New York Times Magazine brings VR to its latest special issue

Yesterday, subscribers to the Sunday edition of the New York Times received something extra with their newspaper and magazine: a Google cardboard VR viewer. Along with a smartphone and dedicated NYT app, the gift enabled readers to experience the magazine’s compelling cover story on children displaced by war – in virtual reality.

The latest special issue of the NYT Magazine (November 8) is devoted to the stories of three of the estimated 30m children worldwide who have been displaced from their homes by war.

IMG_4768

The 30-page section follows Oleg (below left), who lives in eastern Ukraine; Chuol (below middle), aged nine, the youngest of the three, who tells of how he was forced to flee to the swamps of South Sudan; and Hana (above – shot by Lynsey Addario – and below right), a Syrian refugee in Lebanon.

In addition to the photo stories in the printed edition, the NYT Magazine collaborated with Vrse.works to create an 11-minute 3D documentary film, The Displaced, which can be viewed for free on the NYT VR app. The film is co-directed by The Times’ Ben C Solomon and Vrse.works’ Imraan Ismail and is, says the magazine, the first time it has used VR in this way.

Composite image via the film's co-director, Ben C Solomon, on Twitter
Composite image via The Displace VR film’s co-director, Ben C Solomon, on Twitter

To access the VR content, readers must first download the NYT VR app (iPhone or Android) and the film itself; then place their smartphone in the Google cardboard viewer supplied (shown below, as it arrived).

IMG_4763
IMG_4765

In the film, as each of the children talk through their experiences, the footage responds to the viewer’s movements: you can move left or right, look up or down, revealing more and more within a particular scene. At first it’s a bit unnerving, as if you’re really present in that particular moment.

Saved data entries
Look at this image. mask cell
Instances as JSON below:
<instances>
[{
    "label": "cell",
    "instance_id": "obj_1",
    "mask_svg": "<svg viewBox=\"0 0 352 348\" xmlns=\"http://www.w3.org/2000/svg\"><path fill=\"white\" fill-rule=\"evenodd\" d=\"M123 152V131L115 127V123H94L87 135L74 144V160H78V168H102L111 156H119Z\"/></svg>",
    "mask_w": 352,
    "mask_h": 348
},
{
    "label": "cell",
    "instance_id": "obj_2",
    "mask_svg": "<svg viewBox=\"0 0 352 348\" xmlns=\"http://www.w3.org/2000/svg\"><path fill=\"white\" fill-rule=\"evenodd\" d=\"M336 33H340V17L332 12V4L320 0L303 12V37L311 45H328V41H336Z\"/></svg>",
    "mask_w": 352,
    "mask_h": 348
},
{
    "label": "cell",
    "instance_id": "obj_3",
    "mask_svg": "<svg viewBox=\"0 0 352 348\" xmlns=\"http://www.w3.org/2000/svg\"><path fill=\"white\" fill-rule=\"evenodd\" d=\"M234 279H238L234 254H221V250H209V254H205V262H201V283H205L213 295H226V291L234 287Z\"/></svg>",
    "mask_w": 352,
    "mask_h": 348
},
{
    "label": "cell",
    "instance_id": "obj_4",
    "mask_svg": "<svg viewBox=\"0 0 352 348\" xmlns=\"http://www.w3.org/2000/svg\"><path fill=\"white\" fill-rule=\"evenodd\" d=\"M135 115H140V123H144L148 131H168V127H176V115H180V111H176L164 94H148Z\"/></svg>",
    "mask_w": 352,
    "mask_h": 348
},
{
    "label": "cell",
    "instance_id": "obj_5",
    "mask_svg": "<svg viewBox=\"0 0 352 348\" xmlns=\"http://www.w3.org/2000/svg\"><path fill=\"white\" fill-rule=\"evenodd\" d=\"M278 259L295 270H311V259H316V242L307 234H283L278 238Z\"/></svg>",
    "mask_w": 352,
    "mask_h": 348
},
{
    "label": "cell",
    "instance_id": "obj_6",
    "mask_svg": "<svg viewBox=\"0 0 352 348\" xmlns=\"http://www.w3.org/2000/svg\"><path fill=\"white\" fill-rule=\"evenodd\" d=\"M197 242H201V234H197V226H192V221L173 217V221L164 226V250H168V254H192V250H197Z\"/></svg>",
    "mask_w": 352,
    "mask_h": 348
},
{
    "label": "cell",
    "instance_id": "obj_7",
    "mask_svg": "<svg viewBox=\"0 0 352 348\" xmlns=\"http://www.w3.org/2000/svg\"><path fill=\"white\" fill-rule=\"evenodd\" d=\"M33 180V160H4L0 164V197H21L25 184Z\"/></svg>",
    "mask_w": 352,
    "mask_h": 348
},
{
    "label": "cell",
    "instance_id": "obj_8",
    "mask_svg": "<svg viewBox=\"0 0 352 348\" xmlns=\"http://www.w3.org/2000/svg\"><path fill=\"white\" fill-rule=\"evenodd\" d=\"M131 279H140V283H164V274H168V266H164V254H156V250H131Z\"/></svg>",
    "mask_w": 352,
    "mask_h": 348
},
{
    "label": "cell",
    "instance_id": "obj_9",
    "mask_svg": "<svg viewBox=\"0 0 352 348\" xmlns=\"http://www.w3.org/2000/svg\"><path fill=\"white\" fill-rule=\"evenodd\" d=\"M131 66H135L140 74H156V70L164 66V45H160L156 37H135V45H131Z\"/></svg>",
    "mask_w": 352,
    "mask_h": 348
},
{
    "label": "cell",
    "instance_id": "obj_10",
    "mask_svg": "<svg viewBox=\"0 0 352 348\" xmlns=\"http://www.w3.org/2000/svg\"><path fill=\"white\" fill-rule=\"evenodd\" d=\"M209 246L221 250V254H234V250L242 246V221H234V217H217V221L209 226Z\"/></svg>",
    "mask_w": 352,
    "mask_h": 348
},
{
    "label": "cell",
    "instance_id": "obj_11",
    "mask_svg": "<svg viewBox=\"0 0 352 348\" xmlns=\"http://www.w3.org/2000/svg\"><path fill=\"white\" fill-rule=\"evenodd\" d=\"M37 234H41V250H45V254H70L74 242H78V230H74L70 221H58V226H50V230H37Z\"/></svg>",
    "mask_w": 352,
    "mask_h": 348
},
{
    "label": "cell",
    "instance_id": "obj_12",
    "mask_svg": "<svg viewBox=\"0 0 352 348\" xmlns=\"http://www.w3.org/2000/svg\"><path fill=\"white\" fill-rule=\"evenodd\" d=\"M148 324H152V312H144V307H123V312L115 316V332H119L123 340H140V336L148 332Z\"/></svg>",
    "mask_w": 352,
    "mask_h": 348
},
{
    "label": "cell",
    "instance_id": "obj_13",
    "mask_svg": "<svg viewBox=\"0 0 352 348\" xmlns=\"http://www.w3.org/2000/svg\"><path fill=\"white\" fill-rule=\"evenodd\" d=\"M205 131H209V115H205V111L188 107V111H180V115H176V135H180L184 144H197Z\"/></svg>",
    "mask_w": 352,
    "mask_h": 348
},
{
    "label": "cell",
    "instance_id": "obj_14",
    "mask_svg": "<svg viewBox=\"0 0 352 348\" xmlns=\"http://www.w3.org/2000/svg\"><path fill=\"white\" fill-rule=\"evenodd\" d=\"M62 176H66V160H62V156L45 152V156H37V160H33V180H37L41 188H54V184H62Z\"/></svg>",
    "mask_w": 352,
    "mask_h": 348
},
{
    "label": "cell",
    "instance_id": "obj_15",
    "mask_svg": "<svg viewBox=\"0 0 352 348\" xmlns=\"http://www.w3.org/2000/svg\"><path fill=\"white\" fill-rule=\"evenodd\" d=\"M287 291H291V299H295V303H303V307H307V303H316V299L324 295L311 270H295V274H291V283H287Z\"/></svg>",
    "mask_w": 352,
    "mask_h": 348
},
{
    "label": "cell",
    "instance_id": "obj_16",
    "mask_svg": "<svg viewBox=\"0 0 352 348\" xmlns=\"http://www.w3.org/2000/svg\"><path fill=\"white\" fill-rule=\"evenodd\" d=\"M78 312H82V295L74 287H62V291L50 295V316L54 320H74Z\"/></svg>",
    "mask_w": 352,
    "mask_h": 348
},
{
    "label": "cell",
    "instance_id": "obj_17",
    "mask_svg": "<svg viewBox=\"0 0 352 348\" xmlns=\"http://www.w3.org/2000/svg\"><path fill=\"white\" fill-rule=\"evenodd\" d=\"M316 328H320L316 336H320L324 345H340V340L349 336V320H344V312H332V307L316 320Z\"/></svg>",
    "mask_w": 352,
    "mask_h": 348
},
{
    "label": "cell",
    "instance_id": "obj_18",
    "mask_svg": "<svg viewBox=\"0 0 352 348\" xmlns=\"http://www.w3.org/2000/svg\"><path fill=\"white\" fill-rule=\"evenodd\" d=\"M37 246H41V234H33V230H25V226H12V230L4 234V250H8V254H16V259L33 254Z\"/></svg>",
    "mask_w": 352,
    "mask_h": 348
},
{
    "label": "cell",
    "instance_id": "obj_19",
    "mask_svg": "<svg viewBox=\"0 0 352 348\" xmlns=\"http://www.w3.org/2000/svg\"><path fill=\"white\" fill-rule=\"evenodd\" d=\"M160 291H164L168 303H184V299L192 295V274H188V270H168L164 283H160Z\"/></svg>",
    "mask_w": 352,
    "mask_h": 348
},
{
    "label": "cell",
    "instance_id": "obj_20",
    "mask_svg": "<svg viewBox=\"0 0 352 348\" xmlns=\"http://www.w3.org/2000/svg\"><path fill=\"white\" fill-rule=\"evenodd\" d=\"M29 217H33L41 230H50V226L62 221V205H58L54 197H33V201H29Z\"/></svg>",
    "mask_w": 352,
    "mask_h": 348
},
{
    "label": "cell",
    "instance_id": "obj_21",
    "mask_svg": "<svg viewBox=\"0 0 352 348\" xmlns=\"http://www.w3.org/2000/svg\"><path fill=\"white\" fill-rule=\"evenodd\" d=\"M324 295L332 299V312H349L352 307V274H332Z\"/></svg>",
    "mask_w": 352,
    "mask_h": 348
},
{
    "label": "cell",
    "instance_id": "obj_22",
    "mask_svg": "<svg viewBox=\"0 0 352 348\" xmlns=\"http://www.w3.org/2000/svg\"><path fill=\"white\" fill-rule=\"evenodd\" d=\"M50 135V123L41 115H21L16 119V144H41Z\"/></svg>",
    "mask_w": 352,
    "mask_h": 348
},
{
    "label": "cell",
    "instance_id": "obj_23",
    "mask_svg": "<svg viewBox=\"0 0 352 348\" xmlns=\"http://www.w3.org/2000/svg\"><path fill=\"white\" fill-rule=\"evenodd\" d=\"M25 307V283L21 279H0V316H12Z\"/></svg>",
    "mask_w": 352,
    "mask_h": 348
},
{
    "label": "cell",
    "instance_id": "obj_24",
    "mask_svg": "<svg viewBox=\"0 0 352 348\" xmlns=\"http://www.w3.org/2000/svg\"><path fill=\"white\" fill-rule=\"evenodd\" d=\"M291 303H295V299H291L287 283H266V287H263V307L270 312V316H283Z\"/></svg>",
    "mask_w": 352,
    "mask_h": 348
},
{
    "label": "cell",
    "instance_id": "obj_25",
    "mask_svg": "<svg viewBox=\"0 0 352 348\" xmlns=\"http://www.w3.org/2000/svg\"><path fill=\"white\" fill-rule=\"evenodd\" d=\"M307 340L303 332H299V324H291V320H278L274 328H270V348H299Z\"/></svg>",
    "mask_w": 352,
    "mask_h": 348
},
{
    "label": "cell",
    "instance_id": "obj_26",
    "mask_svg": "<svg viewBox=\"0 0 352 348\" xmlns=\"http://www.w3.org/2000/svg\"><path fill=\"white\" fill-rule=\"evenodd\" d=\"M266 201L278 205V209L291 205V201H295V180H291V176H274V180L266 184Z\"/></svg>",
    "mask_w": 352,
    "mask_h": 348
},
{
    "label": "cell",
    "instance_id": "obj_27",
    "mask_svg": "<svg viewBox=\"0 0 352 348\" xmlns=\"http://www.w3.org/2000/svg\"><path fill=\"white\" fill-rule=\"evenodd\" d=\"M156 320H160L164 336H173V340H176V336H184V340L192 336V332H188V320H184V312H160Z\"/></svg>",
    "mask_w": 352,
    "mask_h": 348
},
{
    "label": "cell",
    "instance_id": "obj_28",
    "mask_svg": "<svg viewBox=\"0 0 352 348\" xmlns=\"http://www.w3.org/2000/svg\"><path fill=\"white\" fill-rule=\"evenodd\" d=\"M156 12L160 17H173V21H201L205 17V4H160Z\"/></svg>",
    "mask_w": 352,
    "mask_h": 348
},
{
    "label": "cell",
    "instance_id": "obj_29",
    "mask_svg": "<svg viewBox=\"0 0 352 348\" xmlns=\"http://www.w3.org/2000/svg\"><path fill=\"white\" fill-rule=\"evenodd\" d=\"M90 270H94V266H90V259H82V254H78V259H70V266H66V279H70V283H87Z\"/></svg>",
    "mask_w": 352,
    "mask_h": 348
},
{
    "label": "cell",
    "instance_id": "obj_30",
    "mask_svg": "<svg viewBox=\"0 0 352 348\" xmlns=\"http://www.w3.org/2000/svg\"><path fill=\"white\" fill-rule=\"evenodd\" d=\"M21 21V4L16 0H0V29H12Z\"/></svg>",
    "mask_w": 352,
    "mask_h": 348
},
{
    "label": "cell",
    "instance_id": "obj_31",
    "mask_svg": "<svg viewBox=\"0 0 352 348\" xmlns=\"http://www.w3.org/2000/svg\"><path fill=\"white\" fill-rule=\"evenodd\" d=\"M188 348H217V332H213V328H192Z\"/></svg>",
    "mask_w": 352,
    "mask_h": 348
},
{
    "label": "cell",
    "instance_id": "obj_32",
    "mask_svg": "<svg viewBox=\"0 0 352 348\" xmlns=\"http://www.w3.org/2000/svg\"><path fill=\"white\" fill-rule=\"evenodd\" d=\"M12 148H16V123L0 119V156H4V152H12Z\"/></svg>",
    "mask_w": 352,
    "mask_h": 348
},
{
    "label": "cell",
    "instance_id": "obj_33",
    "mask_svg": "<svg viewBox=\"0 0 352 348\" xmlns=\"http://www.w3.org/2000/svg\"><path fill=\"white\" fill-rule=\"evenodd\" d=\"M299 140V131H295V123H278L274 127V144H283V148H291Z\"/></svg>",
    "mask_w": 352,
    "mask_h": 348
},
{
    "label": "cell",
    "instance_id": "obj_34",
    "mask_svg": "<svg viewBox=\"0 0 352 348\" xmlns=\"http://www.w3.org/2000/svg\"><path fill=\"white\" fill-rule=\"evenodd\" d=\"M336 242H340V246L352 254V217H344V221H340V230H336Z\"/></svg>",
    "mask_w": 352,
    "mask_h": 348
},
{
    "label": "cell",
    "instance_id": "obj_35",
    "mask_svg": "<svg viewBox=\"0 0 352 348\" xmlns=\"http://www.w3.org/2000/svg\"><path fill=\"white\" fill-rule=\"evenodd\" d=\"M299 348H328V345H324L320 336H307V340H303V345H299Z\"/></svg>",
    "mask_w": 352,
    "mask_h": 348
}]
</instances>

* **The tasks**:
[a] According to the article on the New York Times Magazine VR issue, how many children worldwide are estimated to have been displaced from their homes by war?
[b] Rewrite everything in the article from "In addition to" down to "in this way.", putting "short film" in place of "documentary film".
The entries are not needed for any of the tasks.

* **Final answers**:
[a] An estimated 30 million children.

[b]
In addition to the photo stories in the printed edition, the NYT Magazine collaborated with Vrse.works to create an 11-minute 3D short film, The Displaced, which can be viewed for free on the NYT VR app. The film is co-directed by The Times’ Ben C Solomon and Vrse.works’ Imraan Ismail and is, says the magazine, the first time it has used VR in this way.